Hope that helps a bit…feel free to send more questions my way!


11 Phoebe May 20, 2011 at 8:05 pm

I was really captivated by your thoughts about touring the slave cabins, thank you for sharing! I think I’ve had a similar reaction to viewing Holocaust sites, especially the rail car they have in the Holocaust Museum in Washington DC. I’m a big Holocaust history buff so I’ve read about all the stuff people experienced at great length but there is something irreplaceable about actually being there and, as you said, looking at the walls and ceiling and stuff and seeing what people would have seen. I feel like you can get comprehend the full depth of the emotional experience from reading first-hand accounts, but you get a sense of immediacy and realism from actually being there.


12 cindylu May 20, 2011 at 12:15 pm

Your “tan” story reminds me of a time when tanning was still popular in southern California. My mom’s friend was one of those white women who spent a lot of time in the sun. We ran in to her in the grocery store and my mom noted her tan, or she did. I can’t remember. This was over 20 years ago. She said, “I’m getting so tan! I’m almost as dark as Danny.” She line up her orange-ish arm next to my brother’s deep brown arm. Even at 7-8 years old, I knew something about her comment was, uh, off color.

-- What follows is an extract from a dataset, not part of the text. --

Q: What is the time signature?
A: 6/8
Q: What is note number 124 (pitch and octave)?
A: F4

13 Rachel May 20, 2011 at 12:46 pm

That happens to me ALL THE TIME….and it’s one of my biggest pet peeves! I actually wrote a post about it last winter.

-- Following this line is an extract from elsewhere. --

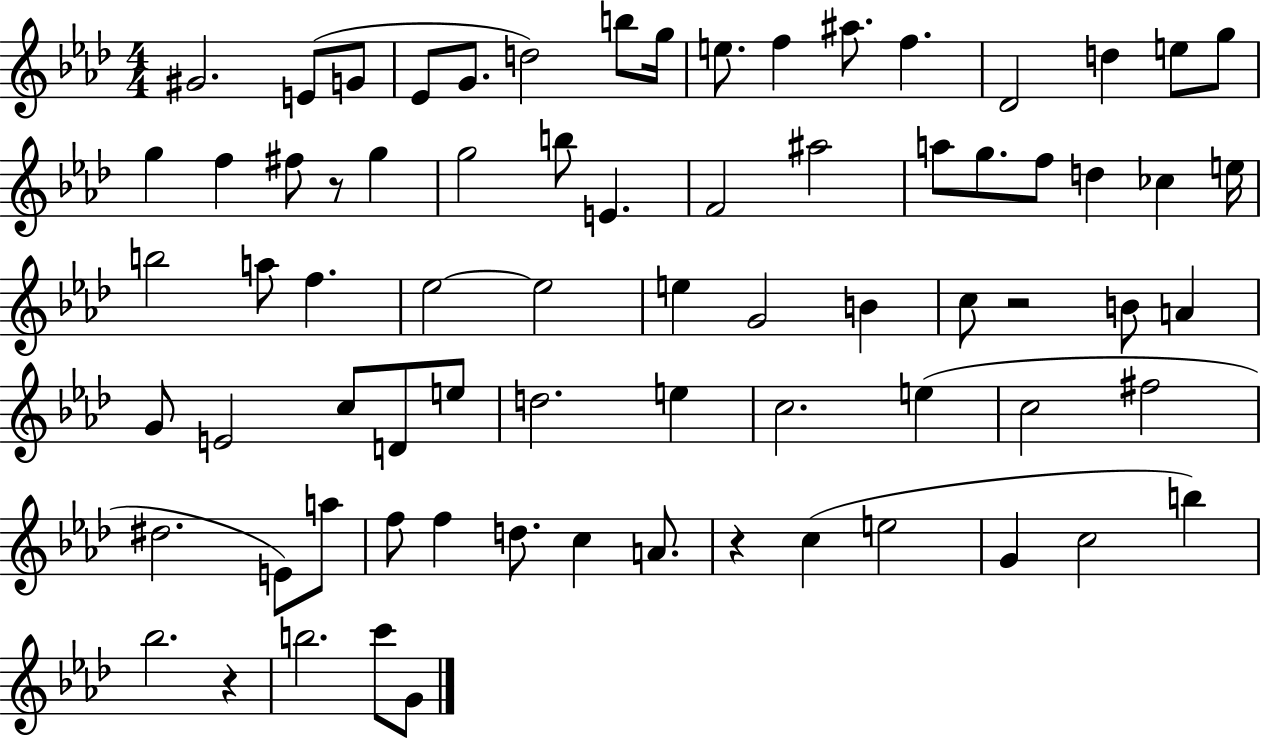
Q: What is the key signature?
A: AES major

14 Rachel May 20, 2011 at 12:34 pm

Great recap! And who doesn’t love Firefly!??!


15 Laura Georgina May 20, 2011 at 12:45 pm

So, so true about the difference between reading about historical stuff and actually standing there and taking it in. And I recently saw newspaper used as insulation too when I was touristing in London–the Museum of London put up a real Victorian “house” (for lack of a better word) and it used that as insulation.

You certainly know how to have my kind of vacation!

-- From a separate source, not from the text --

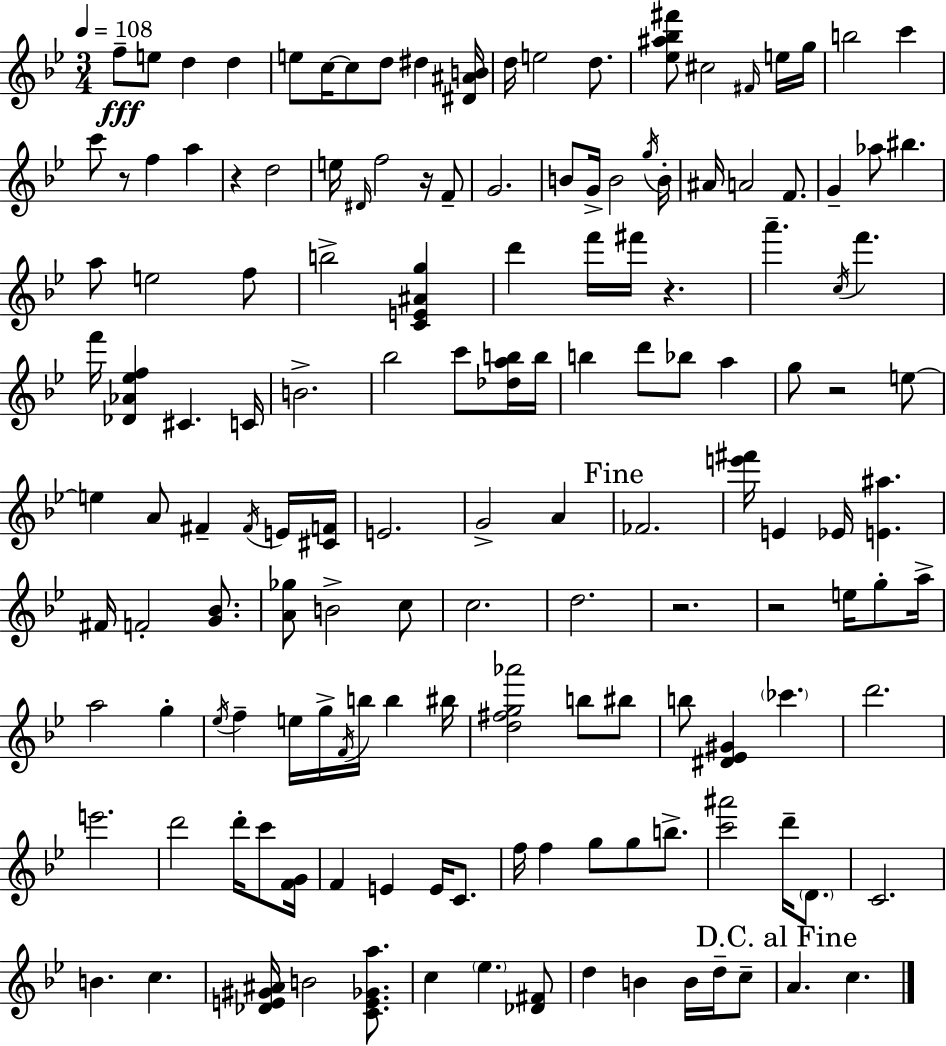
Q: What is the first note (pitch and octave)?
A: F5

16 Claire @ Live and Love to Eat May 20, 2011 at 1:32 pm

Thank you for sharing this experience – yours is one of the few blogs I read word for word (instead of just skimming).


17 Casey May 20, 2011 at 2:16 pm

I am loving your dress! Where did you get it?


18 Rachel May 20, 2011 at 2:53 pm



19 Kaytee May 20, 2011 at 2:33 pm

This is totally my kind of vacation. Love it.

Maybe sort of random, but re: the natural tan comment… I am sort of on the opposite end of this spectrum. People constantly ask me where I tan, what special lotion I use, what sort of bronzer I have on. This is seriously just how I look if I spend even a short amount of time outside. I guess because my mother is blonde and my last name is Ferguson, people assume I’m just your “typical white girl” who got her tan from a bed, but I actually got it from my Cherokee grandmother. I’ve learned just to smile and nod and move on, because I hate making people feel like an ass when they are just being nice/curious. I’m glad you were sweet to the lady who complimented you, too.


20 Krista May 21, 2011 at 4:04 pm

Well, I’m convinced! I want to go to Charleston right now, eat that amazing looking breakfast, and maybe even wear that gorgeous dress you are wearing. Sounds like a great day of vacation!


21 Hannah May 21, 2011 at 4:43 pm

Wow, the more I see of Charleston, the more I want to go!
That Big Nasty looks delicious… terrifyingly delicious.


22 Matt May 23, 2011 at 1:44 pm

I was in Charleston this weekend for a wedding and at one point went “I think I know that person”, but couldn’t figure out how…I’m thinking now it may have been you and Eric. Weird.

Charleston is an amazing town. I hope you two got to go to Hyman’s Seafood. Amazing food there.

Either way, looks like you two had a blast.


23 Rachel May 23, 2011 at 2:06 pm

That is so weird! Where did that happen? What day was it?

It was SUCH a blast indeed!


24 Hana May 25, 2011 at 2:29 pm

Hi Rachel! I just discovered your awesome blog and had to laugh at the part about the lady commenting on your natural tan. I’m black, japanese and white and no one ever believes me when I tell them that my “tan” is from being African American. Oh people. Anyway, cheers to an awesome read!